**EXCERPTED TEXT**

= = = =

ADR-0771: SIMD twin coverage inventory and gap prioritisation¶

Status: Accepted
Date: 2026-05-29
Deciders: lusoris
Tags: simd, docs, planning

Context¶

A systematic audit of core/src/feature/ was performed to determine which features have x86 AVX2, AVX-512, and arm64 NEON accelerated twins and which do not. This ADR records the findings and ranks the missing twins by implementation leverage so future /add-simd-path invocations are prioritised correctly.

Audit method: cross-referenced every *.c entry-point file under core/src/feature/ against x86/<feature>_avx2.c, x86/<feature>_avx512.c, and arm64/<feature>_neon.c, then inspected each feature's dispatch block to distinguish "no SIMD file" from "SIMD file exists but dispatcher does not call it".

Decision¶

We accept the inventory below as the authoritative coverage baseline and record the three highest-leverage gaps for future work. No implementation work is done in this ADR; each gap will be addressed via a dedicated /add-simd-path PR referencing this ADR.

Full coverage matrix¶

Feature	AVX2	AVX-512	NEON	Notes
`adm` (integer)	YES	YES	YES	Full dispatch in `integer_adm.c`
`cambi`	YES	YES	YES
`ciede`	YES	YES	YES
`float_adm`	YES	YES	YES
`float_moment`	YES	—	YES	`moment_avx512.c` never created; AVX-512 dispatch absent
`float_motion`	YES	YES	YES
`float_ms_ssim`	—	—	—	Delegates to `ssim_avx2/neon` via `iqa_ssim_set_dispatch`; effectively covered
`float_psnr`	YES	YES	YES
`float_ssim`	—	—	—	Same delegation as `float_ms_ssim`; effectively covered
`float_vif`	—	—	—	Delegates through `vif_tools.c` which has inline AVX-512 convolution; effectively covered
`integer_adm`	YES	YES	YES	Full dispatch
`integer_motion`	YES	YES	—	`motion_neon.c` exports only `x_convolution_16_neon`; `y_convolution` and `sad` have no NEON path
`integer_motion_v2`	YES	YES	YES	Full dispatch including NEON
`integer_psnr`	YES	YES	YES	Full dispatch
`integer_ssim`	—	—	—	Zero SIMD: no dispatch block, no SIMD includes
`integer_vif`	YES	YES	YES	Full dispatch
`moment`	YES	—	YES	Same as `float_moment` — `moment_avx512.c` absent
`motion`	YES	YES	YES
`ms_ssim`	—	—	—	Delegates to `ssim_avx2/neon`; effectively covered
`ms_ssim_decimate`	YES	YES	YES
`psnr`	YES	YES	YES
`ssim`	YES	YES	YES
`ssimulacra2`	YES	YES	YES
`vif`	YES	YES	YES

Dropped features (no SIMD twins expected):

ansnr — deliberately removed (PR #38 / commit 70ed8b3c). Prior SIMD tests (test_ansnr_simd) were orphaned and removed in follow-up fixes.

= = = =

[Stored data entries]

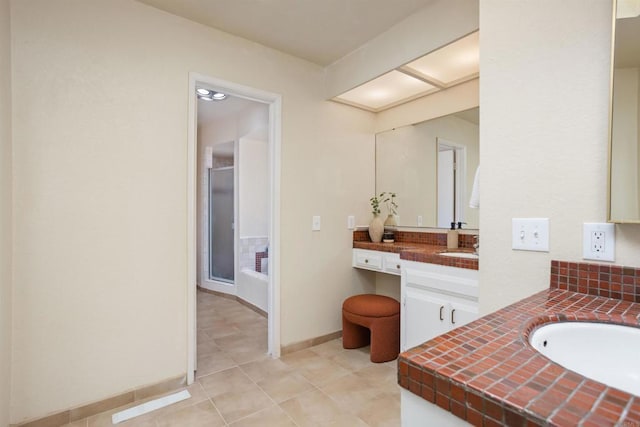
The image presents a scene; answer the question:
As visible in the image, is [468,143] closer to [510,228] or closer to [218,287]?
[510,228]

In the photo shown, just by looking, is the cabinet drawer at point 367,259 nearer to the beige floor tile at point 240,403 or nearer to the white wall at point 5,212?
the beige floor tile at point 240,403

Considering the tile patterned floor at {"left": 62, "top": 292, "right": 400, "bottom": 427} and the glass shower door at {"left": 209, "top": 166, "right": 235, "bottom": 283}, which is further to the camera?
the glass shower door at {"left": 209, "top": 166, "right": 235, "bottom": 283}

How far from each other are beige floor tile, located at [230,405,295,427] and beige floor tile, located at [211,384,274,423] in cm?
4

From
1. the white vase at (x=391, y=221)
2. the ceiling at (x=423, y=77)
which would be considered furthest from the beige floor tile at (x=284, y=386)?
the ceiling at (x=423, y=77)

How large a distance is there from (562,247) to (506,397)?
2.80 ft

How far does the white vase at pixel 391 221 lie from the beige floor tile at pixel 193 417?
6.77 feet

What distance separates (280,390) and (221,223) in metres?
3.05

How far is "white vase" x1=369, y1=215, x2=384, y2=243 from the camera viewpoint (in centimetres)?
304

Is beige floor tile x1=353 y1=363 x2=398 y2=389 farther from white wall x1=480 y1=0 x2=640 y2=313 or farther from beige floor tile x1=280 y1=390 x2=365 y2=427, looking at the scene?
white wall x1=480 y1=0 x2=640 y2=313

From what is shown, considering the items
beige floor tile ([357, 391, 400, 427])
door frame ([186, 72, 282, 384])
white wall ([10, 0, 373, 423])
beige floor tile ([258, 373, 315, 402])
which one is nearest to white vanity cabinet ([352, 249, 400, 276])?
door frame ([186, 72, 282, 384])

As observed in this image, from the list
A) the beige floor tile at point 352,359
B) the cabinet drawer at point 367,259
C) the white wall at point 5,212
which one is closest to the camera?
the white wall at point 5,212

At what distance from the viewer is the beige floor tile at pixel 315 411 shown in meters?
1.78

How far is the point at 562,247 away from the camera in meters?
1.10

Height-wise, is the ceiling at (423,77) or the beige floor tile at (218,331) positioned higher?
the ceiling at (423,77)
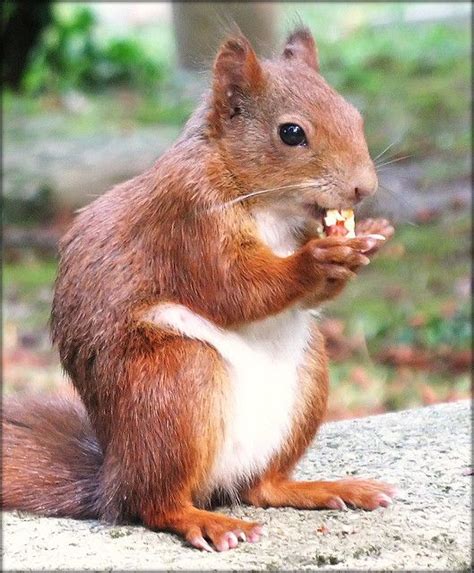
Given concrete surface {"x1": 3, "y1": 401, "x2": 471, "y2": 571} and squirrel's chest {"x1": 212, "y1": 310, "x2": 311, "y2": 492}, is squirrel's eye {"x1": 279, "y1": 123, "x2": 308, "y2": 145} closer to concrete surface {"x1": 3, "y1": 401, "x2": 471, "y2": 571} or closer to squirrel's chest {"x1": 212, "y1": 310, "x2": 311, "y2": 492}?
squirrel's chest {"x1": 212, "y1": 310, "x2": 311, "y2": 492}

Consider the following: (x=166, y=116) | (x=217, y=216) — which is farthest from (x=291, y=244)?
(x=166, y=116)

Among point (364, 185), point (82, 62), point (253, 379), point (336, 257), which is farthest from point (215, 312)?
point (82, 62)

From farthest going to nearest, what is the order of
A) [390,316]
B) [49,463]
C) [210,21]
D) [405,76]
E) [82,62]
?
[82,62] → [210,21] → [405,76] → [390,316] → [49,463]

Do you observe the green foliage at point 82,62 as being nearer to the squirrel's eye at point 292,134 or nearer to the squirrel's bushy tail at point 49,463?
the squirrel's bushy tail at point 49,463

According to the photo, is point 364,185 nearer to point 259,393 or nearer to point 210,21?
point 259,393

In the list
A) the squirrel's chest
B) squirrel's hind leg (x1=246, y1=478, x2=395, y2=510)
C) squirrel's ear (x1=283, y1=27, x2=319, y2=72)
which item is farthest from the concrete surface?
squirrel's ear (x1=283, y1=27, x2=319, y2=72)

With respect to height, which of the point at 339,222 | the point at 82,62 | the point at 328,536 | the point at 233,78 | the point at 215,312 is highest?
the point at 82,62
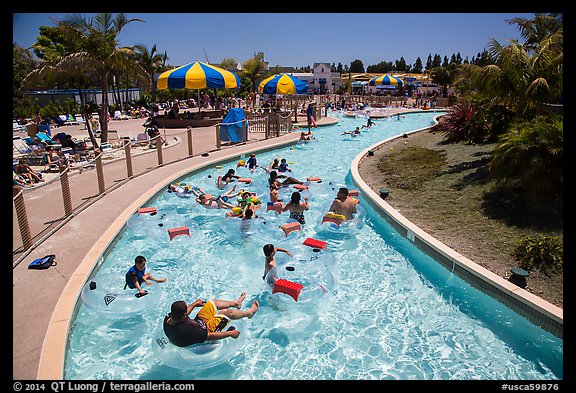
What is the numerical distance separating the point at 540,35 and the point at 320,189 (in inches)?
605

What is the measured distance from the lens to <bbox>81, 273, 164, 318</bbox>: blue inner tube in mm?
5953

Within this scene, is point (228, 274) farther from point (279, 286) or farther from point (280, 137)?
point (280, 137)

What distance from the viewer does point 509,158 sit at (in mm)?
8352

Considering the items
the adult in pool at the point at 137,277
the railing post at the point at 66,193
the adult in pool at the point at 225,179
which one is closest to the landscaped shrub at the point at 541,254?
the adult in pool at the point at 137,277

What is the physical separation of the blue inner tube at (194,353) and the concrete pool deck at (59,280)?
1159 mm

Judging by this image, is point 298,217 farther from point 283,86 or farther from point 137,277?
point 283,86

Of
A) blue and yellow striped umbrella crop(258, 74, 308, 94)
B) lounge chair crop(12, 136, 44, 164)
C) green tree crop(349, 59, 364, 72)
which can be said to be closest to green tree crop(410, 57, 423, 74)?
green tree crop(349, 59, 364, 72)

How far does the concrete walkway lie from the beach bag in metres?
0.09

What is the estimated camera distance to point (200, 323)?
5.28 metres

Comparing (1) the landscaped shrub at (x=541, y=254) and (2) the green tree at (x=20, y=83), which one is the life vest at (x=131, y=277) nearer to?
(1) the landscaped shrub at (x=541, y=254)

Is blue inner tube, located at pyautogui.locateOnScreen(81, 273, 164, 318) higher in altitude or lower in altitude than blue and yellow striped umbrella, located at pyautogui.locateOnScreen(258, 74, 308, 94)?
lower

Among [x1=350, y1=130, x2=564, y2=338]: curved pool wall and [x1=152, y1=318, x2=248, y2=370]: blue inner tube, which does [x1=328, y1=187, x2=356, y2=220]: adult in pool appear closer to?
[x1=350, y1=130, x2=564, y2=338]: curved pool wall

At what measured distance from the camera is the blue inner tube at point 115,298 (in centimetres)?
595
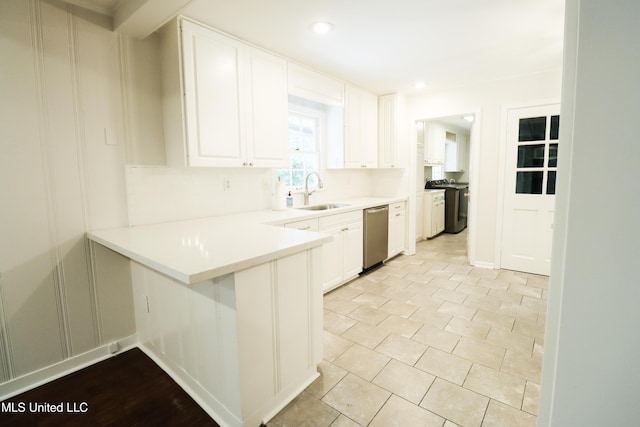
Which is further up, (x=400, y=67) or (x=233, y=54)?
(x=400, y=67)

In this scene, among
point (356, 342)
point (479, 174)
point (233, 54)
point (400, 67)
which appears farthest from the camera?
point (479, 174)

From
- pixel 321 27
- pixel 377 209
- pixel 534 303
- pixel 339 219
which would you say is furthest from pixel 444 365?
pixel 321 27

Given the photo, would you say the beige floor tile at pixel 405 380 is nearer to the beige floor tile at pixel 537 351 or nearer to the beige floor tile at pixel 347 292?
the beige floor tile at pixel 537 351

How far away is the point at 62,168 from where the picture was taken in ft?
6.28

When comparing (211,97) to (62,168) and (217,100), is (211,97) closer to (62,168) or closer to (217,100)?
(217,100)

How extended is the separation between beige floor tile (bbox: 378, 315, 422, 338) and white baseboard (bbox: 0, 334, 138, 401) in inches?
78.5

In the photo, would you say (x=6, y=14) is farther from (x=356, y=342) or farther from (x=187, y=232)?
(x=356, y=342)

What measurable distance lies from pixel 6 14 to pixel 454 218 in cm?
665

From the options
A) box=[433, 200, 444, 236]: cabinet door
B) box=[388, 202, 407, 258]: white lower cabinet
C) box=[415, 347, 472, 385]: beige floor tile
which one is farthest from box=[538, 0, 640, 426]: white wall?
box=[433, 200, 444, 236]: cabinet door

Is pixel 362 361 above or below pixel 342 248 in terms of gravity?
below

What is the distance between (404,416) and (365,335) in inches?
31.5

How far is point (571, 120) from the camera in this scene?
528mm

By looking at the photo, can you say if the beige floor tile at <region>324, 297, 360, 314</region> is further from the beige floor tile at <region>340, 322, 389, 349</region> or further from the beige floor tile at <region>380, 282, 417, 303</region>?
the beige floor tile at <region>380, 282, 417, 303</region>

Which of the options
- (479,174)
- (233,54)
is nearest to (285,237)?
(233,54)
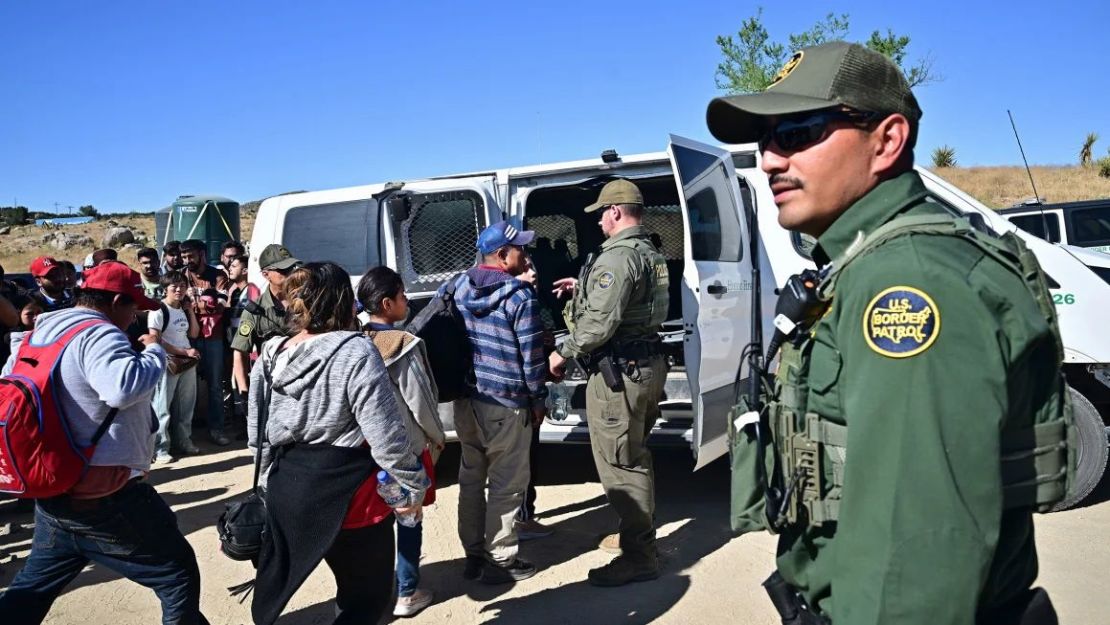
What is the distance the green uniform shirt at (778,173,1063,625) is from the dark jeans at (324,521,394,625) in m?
2.03

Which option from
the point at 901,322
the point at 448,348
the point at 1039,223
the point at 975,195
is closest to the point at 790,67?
the point at 901,322

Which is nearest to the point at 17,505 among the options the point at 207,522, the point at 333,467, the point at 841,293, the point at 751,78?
the point at 207,522

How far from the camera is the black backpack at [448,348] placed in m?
4.21

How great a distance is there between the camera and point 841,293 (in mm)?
1280

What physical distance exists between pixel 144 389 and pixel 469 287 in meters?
1.83

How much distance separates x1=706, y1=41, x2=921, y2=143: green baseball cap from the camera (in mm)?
1394

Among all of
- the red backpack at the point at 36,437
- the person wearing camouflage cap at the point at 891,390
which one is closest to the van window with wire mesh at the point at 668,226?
the red backpack at the point at 36,437

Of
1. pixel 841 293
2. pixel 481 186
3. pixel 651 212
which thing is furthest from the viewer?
pixel 651 212

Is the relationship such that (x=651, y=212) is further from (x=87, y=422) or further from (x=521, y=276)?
(x=87, y=422)

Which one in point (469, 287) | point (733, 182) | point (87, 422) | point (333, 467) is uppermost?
point (733, 182)

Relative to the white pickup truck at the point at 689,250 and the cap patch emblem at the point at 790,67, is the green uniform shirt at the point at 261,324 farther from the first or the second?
the cap patch emblem at the point at 790,67

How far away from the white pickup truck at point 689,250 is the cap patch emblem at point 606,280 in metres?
0.63

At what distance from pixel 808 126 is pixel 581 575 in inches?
139

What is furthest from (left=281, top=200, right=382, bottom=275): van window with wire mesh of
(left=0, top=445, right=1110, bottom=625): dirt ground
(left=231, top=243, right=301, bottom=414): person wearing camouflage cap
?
(left=0, top=445, right=1110, bottom=625): dirt ground
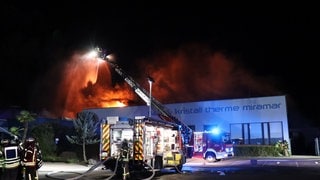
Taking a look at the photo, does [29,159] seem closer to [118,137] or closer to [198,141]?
[118,137]

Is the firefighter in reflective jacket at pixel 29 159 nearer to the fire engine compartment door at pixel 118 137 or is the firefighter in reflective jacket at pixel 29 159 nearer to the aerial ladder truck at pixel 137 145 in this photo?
the aerial ladder truck at pixel 137 145

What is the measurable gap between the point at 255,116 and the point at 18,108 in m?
28.4

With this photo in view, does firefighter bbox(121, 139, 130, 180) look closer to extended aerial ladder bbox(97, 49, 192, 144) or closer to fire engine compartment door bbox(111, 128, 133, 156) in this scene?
fire engine compartment door bbox(111, 128, 133, 156)

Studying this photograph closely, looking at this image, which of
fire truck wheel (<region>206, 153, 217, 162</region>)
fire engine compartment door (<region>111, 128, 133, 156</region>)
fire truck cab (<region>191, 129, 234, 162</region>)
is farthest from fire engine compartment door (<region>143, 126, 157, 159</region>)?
fire truck wheel (<region>206, 153, 217, 162</region>)

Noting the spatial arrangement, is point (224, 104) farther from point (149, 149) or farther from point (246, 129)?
point (149, 149)

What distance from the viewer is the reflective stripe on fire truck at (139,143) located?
18.0 metres

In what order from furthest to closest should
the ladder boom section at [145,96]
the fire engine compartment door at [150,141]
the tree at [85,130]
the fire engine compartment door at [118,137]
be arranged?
the tree at [85,130], the ladder boom section at [145,96], the fire engine compartment door at [118,137], the fire engine compartment door at [150,141]

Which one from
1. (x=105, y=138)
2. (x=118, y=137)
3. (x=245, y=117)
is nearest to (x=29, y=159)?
(x=105, y=138)

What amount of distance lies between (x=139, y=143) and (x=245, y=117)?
23.7m

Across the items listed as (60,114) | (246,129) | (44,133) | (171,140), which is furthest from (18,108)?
(171,140)

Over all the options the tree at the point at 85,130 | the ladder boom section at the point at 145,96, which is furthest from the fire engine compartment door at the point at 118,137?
the tree at the point at 85,130

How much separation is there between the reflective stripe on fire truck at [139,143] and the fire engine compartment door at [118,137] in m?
0.58

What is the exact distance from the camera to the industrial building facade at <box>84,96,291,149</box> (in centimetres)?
3869

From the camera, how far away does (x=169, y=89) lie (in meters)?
54.8
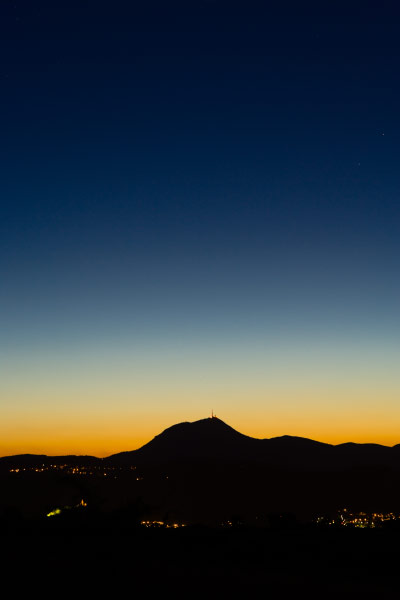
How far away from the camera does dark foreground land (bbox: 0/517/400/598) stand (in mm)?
6465

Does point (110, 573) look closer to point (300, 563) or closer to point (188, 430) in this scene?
point (300, 563)

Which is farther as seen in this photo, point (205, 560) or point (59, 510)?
point (59, 510)

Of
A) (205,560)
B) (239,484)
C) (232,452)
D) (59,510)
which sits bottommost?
(205,560)

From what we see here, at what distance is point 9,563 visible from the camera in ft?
24.6

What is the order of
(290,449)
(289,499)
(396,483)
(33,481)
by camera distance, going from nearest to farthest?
(33,481) < (289,499) < (396,483) < (290,449)

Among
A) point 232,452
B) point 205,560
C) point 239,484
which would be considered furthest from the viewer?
point 232,452

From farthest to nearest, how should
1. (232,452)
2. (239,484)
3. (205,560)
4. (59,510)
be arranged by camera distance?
(232,452)
(239,484)
(59,510)
(205,560)

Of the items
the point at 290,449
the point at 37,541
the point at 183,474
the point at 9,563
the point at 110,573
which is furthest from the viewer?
the point at 290,449

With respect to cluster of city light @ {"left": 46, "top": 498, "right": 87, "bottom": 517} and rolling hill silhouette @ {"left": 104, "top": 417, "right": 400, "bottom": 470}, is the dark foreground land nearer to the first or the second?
A: cluster of city light @ {"left": 46, "top": 498, "right": 87, "bottom": 517}

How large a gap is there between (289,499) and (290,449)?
1944 inches

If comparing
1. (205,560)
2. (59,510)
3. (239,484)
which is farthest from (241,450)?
(205,560)

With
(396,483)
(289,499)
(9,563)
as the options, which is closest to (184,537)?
(9,563)

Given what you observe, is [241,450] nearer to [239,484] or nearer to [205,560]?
[239,484]

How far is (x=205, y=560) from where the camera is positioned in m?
7.95
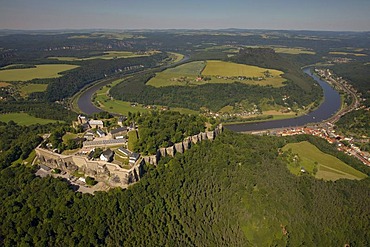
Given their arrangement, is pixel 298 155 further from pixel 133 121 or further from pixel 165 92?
pixel 165 92

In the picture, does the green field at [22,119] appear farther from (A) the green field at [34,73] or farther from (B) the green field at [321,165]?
(B) the green field at [321,165]

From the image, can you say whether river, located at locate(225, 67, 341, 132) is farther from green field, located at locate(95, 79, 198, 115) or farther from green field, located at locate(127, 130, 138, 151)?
green field, located at locate(127, 130, 138, 151)

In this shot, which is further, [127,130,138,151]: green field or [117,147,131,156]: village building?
[127,130,138,151]: green field

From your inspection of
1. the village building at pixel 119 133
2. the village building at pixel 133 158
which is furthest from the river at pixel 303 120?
the village building at pixel 133 158

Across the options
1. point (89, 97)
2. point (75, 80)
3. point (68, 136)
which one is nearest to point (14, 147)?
point (68, 136)

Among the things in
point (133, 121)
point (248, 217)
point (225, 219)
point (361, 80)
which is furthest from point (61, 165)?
point (361, 80)

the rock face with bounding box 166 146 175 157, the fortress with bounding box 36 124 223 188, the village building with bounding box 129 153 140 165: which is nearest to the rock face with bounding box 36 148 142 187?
the fortress with bounding box 36 124 223 188
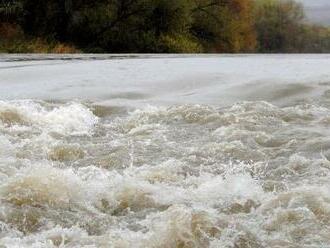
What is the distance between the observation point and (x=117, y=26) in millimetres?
37594

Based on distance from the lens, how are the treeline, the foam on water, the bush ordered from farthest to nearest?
1. the bush
2. the treeline
3. the foam on water

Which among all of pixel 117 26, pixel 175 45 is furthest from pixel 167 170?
pixel 117 26

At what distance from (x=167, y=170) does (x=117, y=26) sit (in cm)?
3222

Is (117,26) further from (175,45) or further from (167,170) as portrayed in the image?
(167,170)

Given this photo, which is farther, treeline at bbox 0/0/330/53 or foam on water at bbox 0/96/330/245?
treeline at bbox 0/0/330/53

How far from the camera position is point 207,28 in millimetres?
43250

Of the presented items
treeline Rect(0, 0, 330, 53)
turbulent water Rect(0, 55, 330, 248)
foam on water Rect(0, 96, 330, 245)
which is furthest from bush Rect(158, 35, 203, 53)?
foam on water Rect(0, 96, 330, 245)

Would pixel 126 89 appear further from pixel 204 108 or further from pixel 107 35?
pixel 107 35

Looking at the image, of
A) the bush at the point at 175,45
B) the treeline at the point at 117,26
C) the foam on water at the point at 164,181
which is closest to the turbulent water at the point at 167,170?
the foam on water at the point at 164,181

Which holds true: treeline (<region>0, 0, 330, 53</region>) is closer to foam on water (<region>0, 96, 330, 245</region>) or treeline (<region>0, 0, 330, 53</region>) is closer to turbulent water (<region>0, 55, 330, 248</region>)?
turbulent water (<region>0, 55, 330, 248</region>)

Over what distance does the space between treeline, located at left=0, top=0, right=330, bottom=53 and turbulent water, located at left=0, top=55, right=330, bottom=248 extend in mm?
22774

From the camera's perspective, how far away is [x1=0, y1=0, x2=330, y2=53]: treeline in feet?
115

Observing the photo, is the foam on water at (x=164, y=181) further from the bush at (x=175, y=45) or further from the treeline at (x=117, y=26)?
the bush at (x=175, y=45)

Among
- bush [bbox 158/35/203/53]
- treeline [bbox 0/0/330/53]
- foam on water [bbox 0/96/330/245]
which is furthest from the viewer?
bush [bbox 158/35/203/53]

= = = =

**ACTIONS TO TAKE**
1) From the SIMD coverage ADR, return the passage that runs from "ADR-0771: SIMD twin" up to and including "are prioritised correctly.", copied word for word.
2) Extend the SIMD coverage ADR onward from its final line.

**RESULTS IN ORDER**
1)
ADR-0771: SIMD twin coverage inventory and gap prioritisation¶

Status: Accepted
Date: 2026-05-29
Deciders: lusoris
Tags: simd, docs, planning

Context¶

A systematic audit of core/src/feature/ was performed to determine which features have x86 AVX2, AVX-512, and arm64 NEON accelerated twins and which do not. This ADR records the findings and ranks the missing twins by implementation leverage so future /add-simd-path invocations are prioritised correctly.

2)
True gaps (no effective SIMD coverage)¶

integer_ssim — zero SIMD (AVX2, AVX-512, NEON all absent). The inner loops (gaussian_filter_init, horizontal/vertical accumulation, SSIM term) are fully scalar. integer_ssim is the codec-side SSIM surface used by every non-float pipeline.
integer_motion NEON incomplete — motion_neon.c provides only x_convolution_16_neon; the equally hot y_convolution_8/16_neon and sad_neon are absent. On arm64 hosts integer_motion therefore runs its SAD and Y-convolution scalar. integer_motion_v2 does NOT share this gap (it has a complete NEON dispatch).
moment / float_moment AVX-512 — moment_avx2.c and moment_neon.c exist; moment_avx512.c does not. The two hot kernels (compute_1st_moment, compute_2nd_moment) are load-heavy reductions that benefit from wider vector lanes on Skylake-X / Ice Lake / Sapphire Rapids class hardware.

Alternatives considered¶

Option	Pros	Cons	Why not chosen
Add SIMD for float_ssim / float_vif directly	Direct control of the dispatch path	Both already delegate through shared helpers that have SIMD; redundant work	Rejected — delegation is effective
Batch all three gaps into one PR	Fewer PRs	Large diff, hard to review, one failure blocks all	Rejected — each gap gets its own `/add-simd-path` call
No-op / defer indefinitely	Zero effort	ARM64 runtime performance regresses relative to AVX2 parity; integer_ssim on GPU-less servers is fully scalar	Rejected

Consequences¶

Positive: future /add-simd-path agents have a definitive baseline; no re-audit needed before implementation PRs.
Negative: three gaps remain open until dedicated PRs land.
Neutral follow-up: integer_ssim AVX2 is gap #1; integer_motion NEON completion is gap #2; moment AVX-512 is gap #3 in priority order (see research digest for rationale).

References¶

Code audit: core/src/feature/x86/, core/src/feature/arm64/, and dispatcher blocks in integer_*.c / float_moment.c (2026-05-29).
ADR-0179 — prior float_moment AVX2 work that established the moment_avx2.c pattern.
Research digest: docs/research/simd-twin-inventory-2026-05-29.md.